The Wayback Machine - https://web.archive.org/web/20160514130116/https://www.cs.odu.edu/~zeil/cs252/s15/Public/ftp/

File Transfer

Steven Zeil

Last modified: Jan 19, 2015

Contents:
1. Before You Start: Understanding Transfer Modes
1.1 Text Files versus Binary Files
1.2 Identifying the File Contents
1.3 Transfer Modes
2. Transferring Files Across the ODU Local Network: Samba
3. Transferring Files Across the Internet: ftp
3.1 Anonymous versus Private FTP
3.2 Transferring Files
4. Secure File Transfer: sftp and scp
5. Problems and Inconsistencies

If you prepare files on one machine but want to use them on another, you need some means of transferring them. For example, if you edit files on your home PC or on a PC at one of the Teletechnet sites, you will eventually need to get those files onto the CS Department network. On the other hand, you may want to take files your instructor has provided off of that network for use on your home PC.
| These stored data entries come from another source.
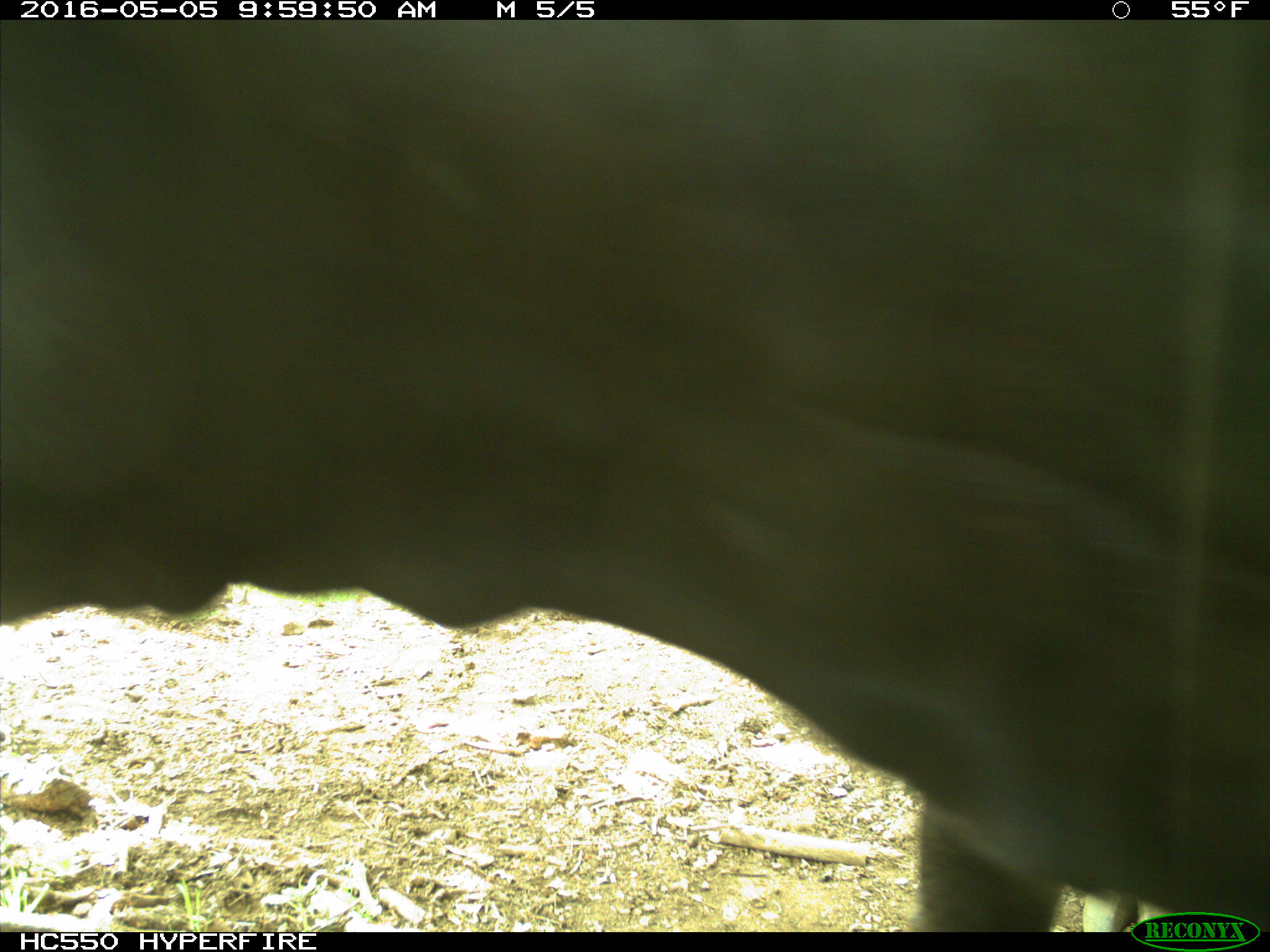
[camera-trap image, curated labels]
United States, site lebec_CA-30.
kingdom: Animalia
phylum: Chordata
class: Mammalia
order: Artiodactyla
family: Bovidae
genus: Bos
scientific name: Bos taurus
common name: domestic cow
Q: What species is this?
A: Bos taurus (domestic cow).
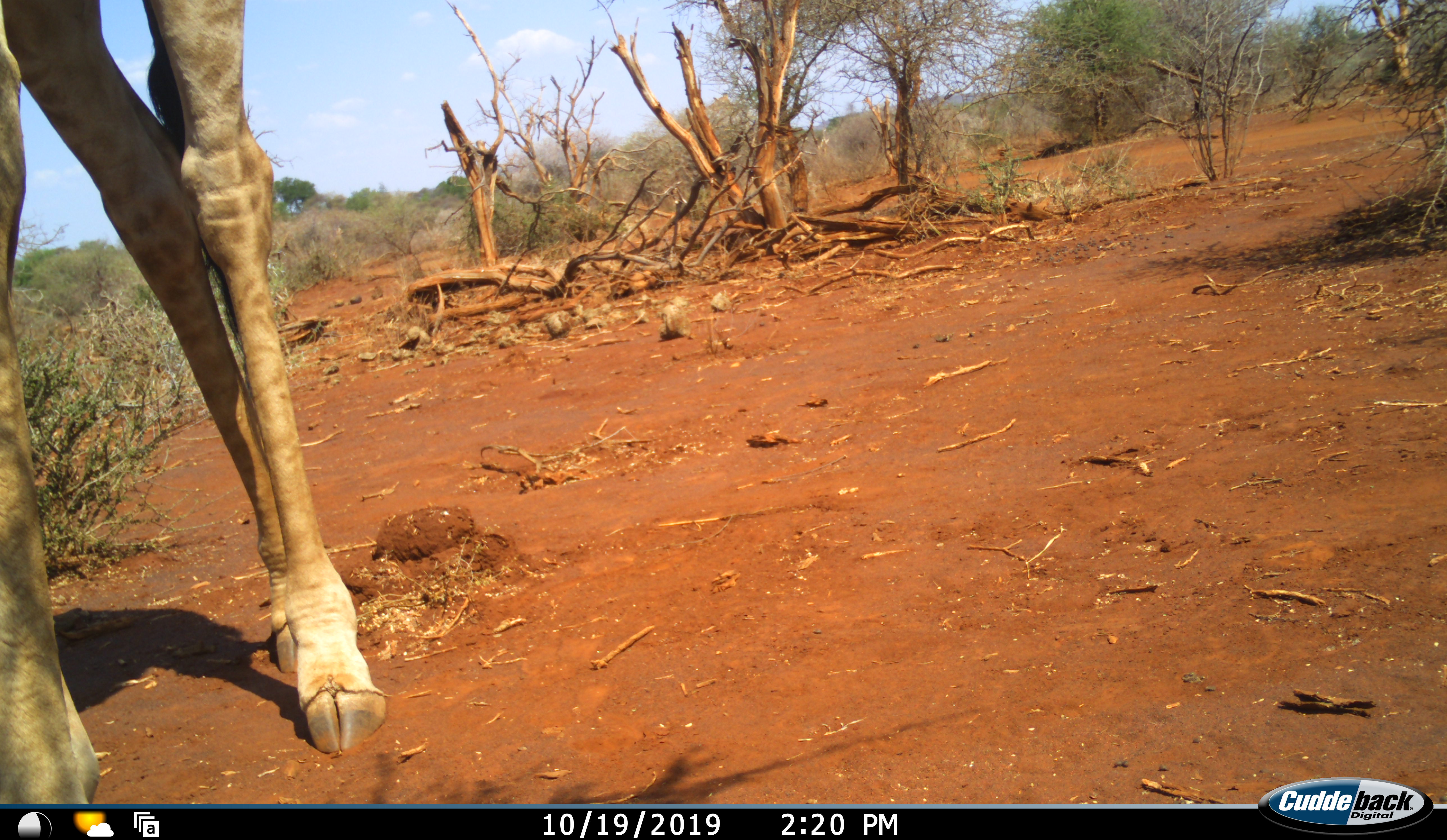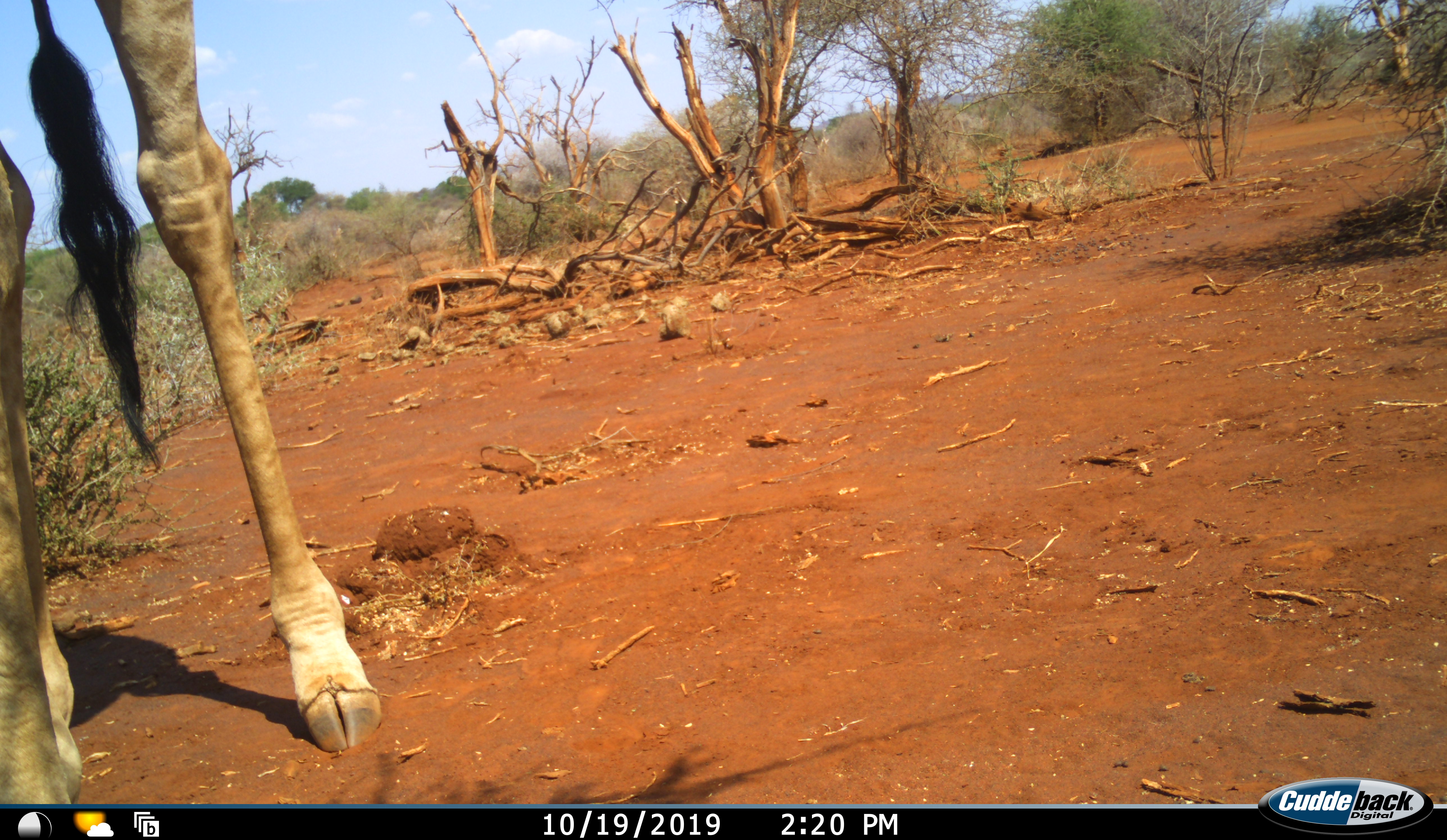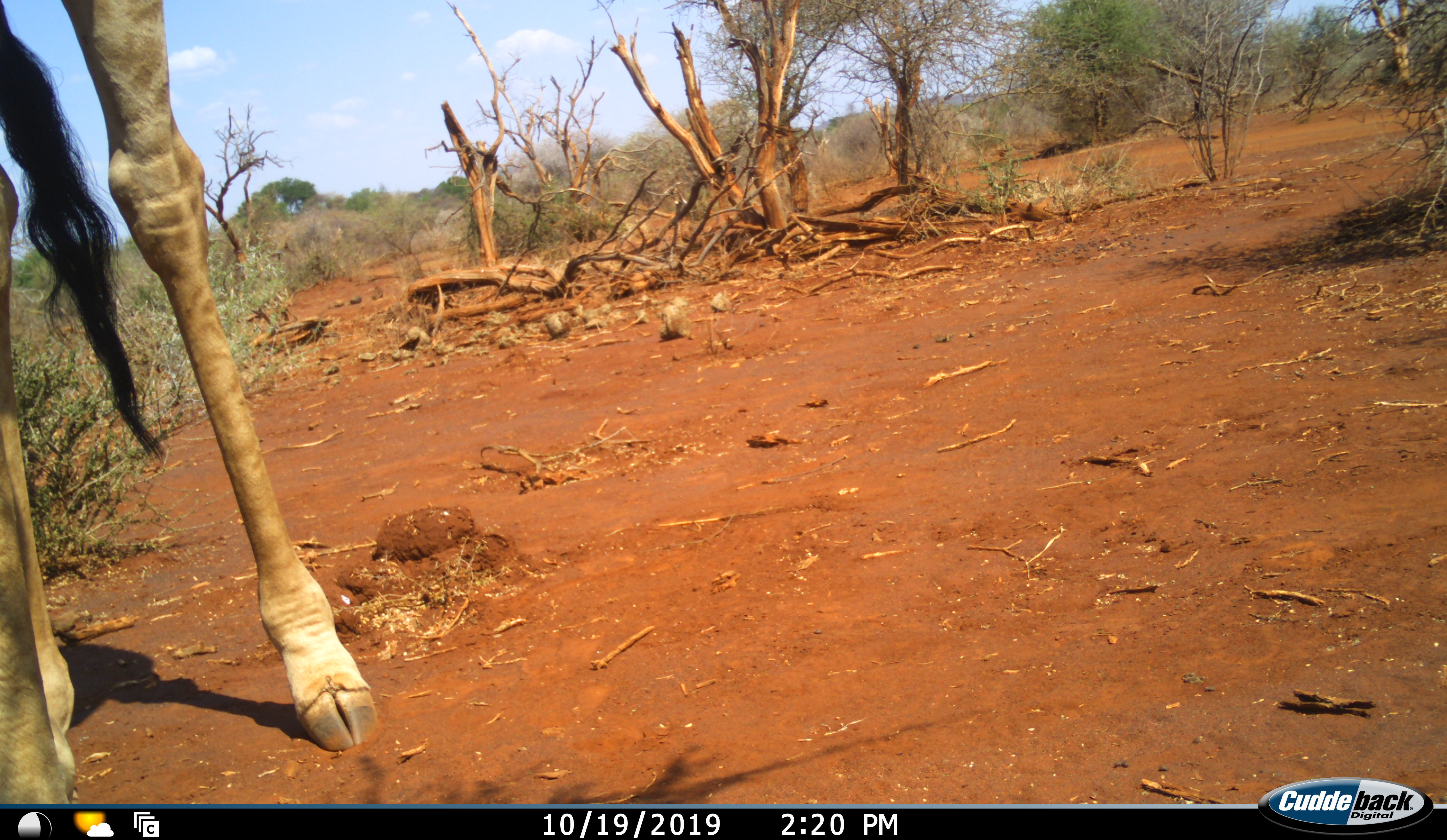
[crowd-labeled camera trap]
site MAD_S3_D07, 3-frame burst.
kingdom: Animalia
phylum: Chordata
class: Mammalia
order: Artiodactyla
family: Giraffidae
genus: Giraffa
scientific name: Giraffa camelopardalis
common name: giraffe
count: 1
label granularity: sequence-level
1. Before You Start: Understanding Transfer Modes

A complicating factor in transferring files from one computer to another is that you must decide whether the files you want to transfer should be treated as “text” or as “ binary”.

1.1 Text Files versus Binary Files

All files are containers of bytes. But in many files, these bytes are intended to represent text:

Such files are referred to as text files. The way in which text is encoded as numbers in a text file is governed by various international standards, which we’ll look at in just a moment. Because so many programs observe these standards, you can safely manipulate text files with a wide range of different text-oriented programs, even ones that the original creator of the text file might not have intended or might not have known about.

In other files, the numbers really are numbers. They encode data in a more complicated fashion, not line by line of text. These are called binary files. The way in which information is encoded into a binary file is entirely determined by the programs (and their programmers) intended for use with the file. Manipulating a binary file with any program not intended for that specific kind of encoding can be disastrous.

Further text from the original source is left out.